Disclosure of Invention
In order to solve the technical problems, the invention discloses a beauveria bassiana antibacterial peptide gene promoter P BbAFP1 The promoter provides a new choice for improving and utilizing entomogenous fungi by a molecular biological means, and can improve the characteristics of the spores on adverse environments such as ultraviolet resistance, stress resistance and the like by utilizing the expression of a regulatory gene in the later period of sporulation.

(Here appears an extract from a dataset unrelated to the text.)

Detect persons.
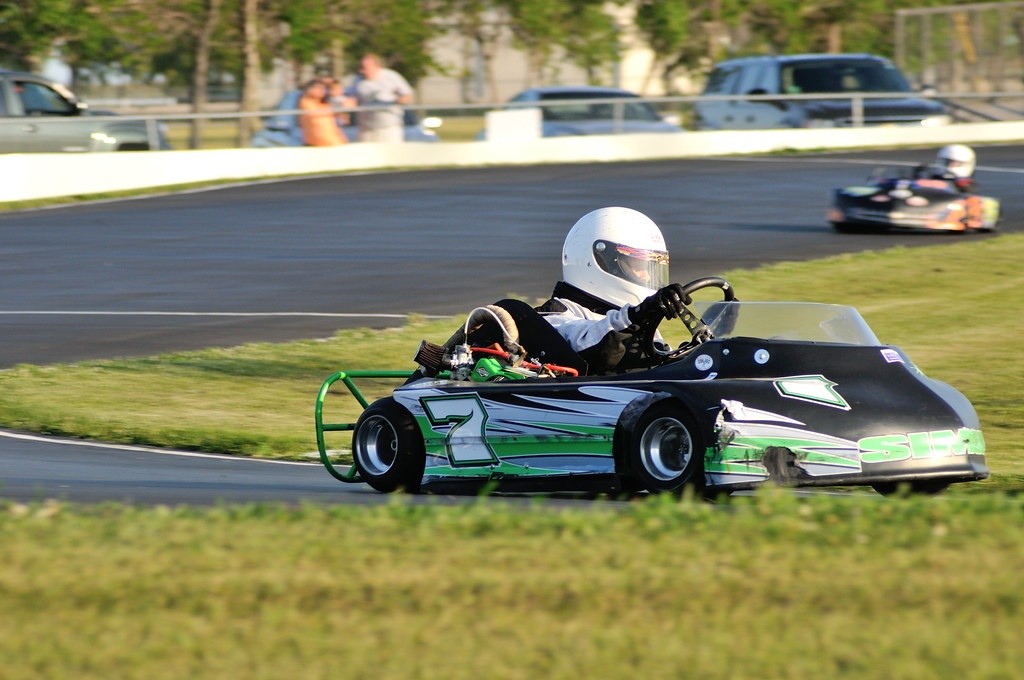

The invention is realized by the following technical scheme:
antibacterial peptide gene promoter P BbAFP1 Use in the modification of entomogenous fungi spores.
Specifically, the application is the application in regulating and controlling gene expression after sporulation of the entomogenous fungi or improving entomogenous fungi spores.
Specifically, the antibacterial peptide gene promoter P BbAFP1 Is derived from Beauveria bassiana.
Further, the entomogenous fungus is beauveria bassiana.
Specifically, the antibacterial peptide gene promoter P BbAFP1 Has a nucleotide sequence shown as SEQ ID No. 1:
SEQIDNO.1 P BbAFP1 promoter sequence (983 bp)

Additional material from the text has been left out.